Thu 1 Mar 2012
A Beautiful Friendship
by David Weber
David Weber is an exceptionally well-known writer among those who read science fiction, most particularly for his military science fiction series featuring Honor Harrington. The series spans Honor’s career in the Royal Manticoran Navy from midshipman to Grand Duchess and Admiral. And wherever Honor went, she was accompanied by her treecat, Nimitz, usually riding on her specially-padded shoulder.
Honor was born on Sphinx, a planet in the Star Kingdom of Manticore–a world settled by colonists from Earth. Treecats were the native sentient species on Sphinx, six-legged, telepathic, and looking something like domestic cats with very long prehensile tails. Treecats and humans sometimes formed an empathic lifelong bond.
A Beautiful Friendship is the story of Stephanie Harrington, one of Honor’s ancestors, and the colonist who made first contact with the treecats. This is a coming-of-age story, showing interactions between human and treecat even as Stephanie is growing up and trying to figure out what to do with herself and her future. It’s a colonization story, set on a pioneer planet that still holds many dangers, with people exploring and learning about their new home. And it’s also a classic “first-contact” story, handling the complicated twists and turns that occur when the colonists realize that they share the planet with another sentient species–and that species was there first!

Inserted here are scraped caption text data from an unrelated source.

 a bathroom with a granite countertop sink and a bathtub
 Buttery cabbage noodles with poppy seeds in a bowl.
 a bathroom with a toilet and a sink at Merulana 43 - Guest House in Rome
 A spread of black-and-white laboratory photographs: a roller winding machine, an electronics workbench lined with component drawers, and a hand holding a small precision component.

Most of the story is told from Stephanie’s point of view–this is her story, make no mistake. Occasional scenes and chapters fill in gaps using some of the adults as viewpoint characters where absolutely necessary to the plot. The other main viewpoint character is Lionheart, Stephanie’s treecat, or as he is referred to by his clan, Climbs Quickly. The chapters from his point of view, explaining treecat society and motivations is a real treat. The treecats find “two-legs” very confusing. For those familiar with Carole Nelson Douglas’s Midnight Louie mysteries, these chapters are a similar read to those from Louie’s viewpoint (a Las Vegas private eye with four black paws–see here for a review of Midnight Louie’s latest).
While Stephanie is an exceptionally bright girl, she is also quick-to-anger, and fiercely protective of those she loves. When she is in trouble, she looks for a logical solution to the problem, and really tries to think outside the box. But sometimes there isn’t an easy or quick solution, and she ended up frustrated, but that made the book a more satisfying read as she worked her way through more complex and layered problems.
I particularly enjoyed the insight into treecat society and their description of human activities–“Why should they need a nest place so large?” I also enjoyed the brief forays into the economics of colonization, and the concept of aided immigration: paying for your passage to the colony and earning the right to vote sooner versus having the government cover your passage and then paying taxes for several years before you voted in planetary elections.
While clearly aimed at and marketed as a young adult book, A Beautiful Friendship is suitable for people of all ages, most especially those who have shared a special relationship with a feline at some point in their lives.
A Beautiful Friendship is based on a short story of the same title, which appeared in the anthologies More Than Honor and Worlds of Weber.